How to cut input text based on Open AI tokens

Hi, I have this call to Open AI API and I use tiktoken to count the number of tokens before I sent the request. The problem is that when a text exceeds the 16k token limit I try to cut the text but at the moment it doesn’t work correct. For example the code now cuts a 30k token text not to the max, which is 16k, but to 3,5k tokens. Is there a way in python to cut the text correctly based on the tokens. This is the code:

num_tokens = self.count_tokens_from_text(text, "cl100k_base")
            print("Tokens:", num_tokens)
            model = 'gpt-3.5-turbo-16k'
            max_tokens = 16000  # Maximum tokens allowed by OpenAI API
            if num_tokens > max_tokens:
                # Crop the text to max_tokens
                text = text[:max_tokens + 1]  # Note the +1 here


            print(self.count_tokens_from_text(text, "cl100k_base"))
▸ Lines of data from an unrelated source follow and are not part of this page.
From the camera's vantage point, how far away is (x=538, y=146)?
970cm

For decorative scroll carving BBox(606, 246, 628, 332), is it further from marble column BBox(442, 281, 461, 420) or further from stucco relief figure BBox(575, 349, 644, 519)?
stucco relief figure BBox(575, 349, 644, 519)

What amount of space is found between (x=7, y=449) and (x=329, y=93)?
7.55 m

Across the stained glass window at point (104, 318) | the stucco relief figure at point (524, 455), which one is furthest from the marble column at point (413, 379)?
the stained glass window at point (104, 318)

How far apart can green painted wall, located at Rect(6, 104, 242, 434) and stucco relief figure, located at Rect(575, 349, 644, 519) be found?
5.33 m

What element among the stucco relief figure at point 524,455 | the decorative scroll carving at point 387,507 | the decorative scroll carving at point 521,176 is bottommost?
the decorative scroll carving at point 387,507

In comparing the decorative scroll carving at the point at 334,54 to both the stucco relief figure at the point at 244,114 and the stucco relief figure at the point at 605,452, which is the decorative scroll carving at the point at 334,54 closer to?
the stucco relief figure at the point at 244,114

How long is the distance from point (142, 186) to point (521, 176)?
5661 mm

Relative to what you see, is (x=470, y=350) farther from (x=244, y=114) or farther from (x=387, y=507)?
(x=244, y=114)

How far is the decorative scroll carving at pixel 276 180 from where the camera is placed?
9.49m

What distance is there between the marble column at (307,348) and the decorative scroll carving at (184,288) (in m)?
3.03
            input_text = "Develop a 5-sentence script appropriate for a YouTube-style video, "\
                         "using the provided Wikipedia article as the primary source of information."\
                         "I will provide you with a list of image descriptions."\
                         "These are the images that will be used in the video and "\
                         "I want the script to be based on these images."\
                         "Avoid unnecessary details such as suggestions about the pictures in [] brackets "\
                         "and the 'Narrator:' part before each paragraph. "\
                         "Deliver the text as one cohesive string and most importantly the script "\
                         "should be no longer than 5 sentences no matter the length of the article provided."\
                         "This is the provided Wikipedia article: "\
                         f"{text} These are the image descriptions: {image_titles}"

            input_text_tokens = self.count_tokens_from_text(input_text, "cl100k_base")
            print("Input script tokens:", input_text_tokens)

            completion = client.chat.completions.create(
                model=model,
                messages=[
                    {
                        "role": "system",
                        "content": "Develop a 5-sentence script appropriate for a YouTube-style video, "
                                   "using the provided Wikipedia article as the primary source of information."
                                   "I will provide you with a list of image descriptions."
                                   "These are the images that will be used in the video and "
                                   "I want the script to be based on these images."
                                   "Avoid unnecessary details such as suggestions about the pictures in [] brackets "
                                   "and the 'Narrator:' part before each paragraph. "
                                   "Deliver the text as one cohesive string and most importantly the script "
                                   "should be no longer than 5 sentences no matter the length of the article provided."
                    },
                    {
                        "role": "user",
                        "content": f"These are the image descriptions: {image_titles}."
                                   f"And this is the provided Wikipedia article: {text}"
                    },
                ],
            )

            message = completion.choices[0].message
            answer = message.content
            output_text_tokens = self.count_tokens_from_text(answer, "cl100k_base")
            print("Output script tokens:", output_text_tokens)
            return answer

The encoding of the whole text you provide to get a token count takes a bit of computation time, so you’d want to minimize that.

First you can do an informed search. Compare the string length to the token count length. You’ll have measured a characters per token. Then you can bisect and count tokens to get a much closer result, and find if higher or lower than your maximum.

Then do an intelligent binary search in chunks to discover a result closer to the token count you want and the character position it appears near.

Then split naturally around that point at words or sentences.